郵政民営化造反議員のうちの11名が自民党に復党するらしい。反対して当選した議員は、それが地元の民意だったはずなのに、それをあっさり覆すということであり、自民党自体も郵政民営化を掲げて選挙を戦った以上、郵政民営化賛成の民意によって多くの議席を獲得したのだから、反対議員を復党させることは、その民意を無視することである。

従って、この一件で、彼らは、自分たちが民意を無視し公約など何とも思っていないということをその行動で示したわけである。民意も議論も関係ない、という与党の元で政治が動かされ、民意すら問うことがなかった教育基本法や共謀罪は勝手に成立させようとする。しかも、報道されているタウン・ミーティングの実態からすれば、ヤラセで「民意」を偽装しようとしたことも明白である。もはや、日本は民主主義国家ではなくなった、と与党がその行動で表明しているという事なのだろう。

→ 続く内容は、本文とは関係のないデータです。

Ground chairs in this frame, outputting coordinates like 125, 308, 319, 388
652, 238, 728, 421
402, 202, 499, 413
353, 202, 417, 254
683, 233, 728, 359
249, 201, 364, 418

折りしも、今日のニュースでは、南米のとある国で反米左派の大統領が圧倒的大差で当選したことが報じられていた。ニュースのコメントでは「独裁色が強まる恐れ」などという言葉が聞かれたが、自民党のやり方と比べたらどちらが民意を反映しているかは明らかである。そう言えば、タイのクーデターも、現在は多少批判の動きも国内では出ているようだが、国民の支持は失ってはいないようである。いったい、日本の政治と比較して、どちらが民主的だと言えるのだろうか。

いずれにしろ、民意を無視し、公約しなかったことを勝手に強行採決していく手法は、明らかに独裁のそれである。しかも、その結果として国民の生活が豊かになるのであれば支持することもやぶさかではないが、国民の多くはどんどん困窮し息苦しくなるのでは話にならない。

次の国政選挙では、ささやかな一票を、心して投じたいと思っている。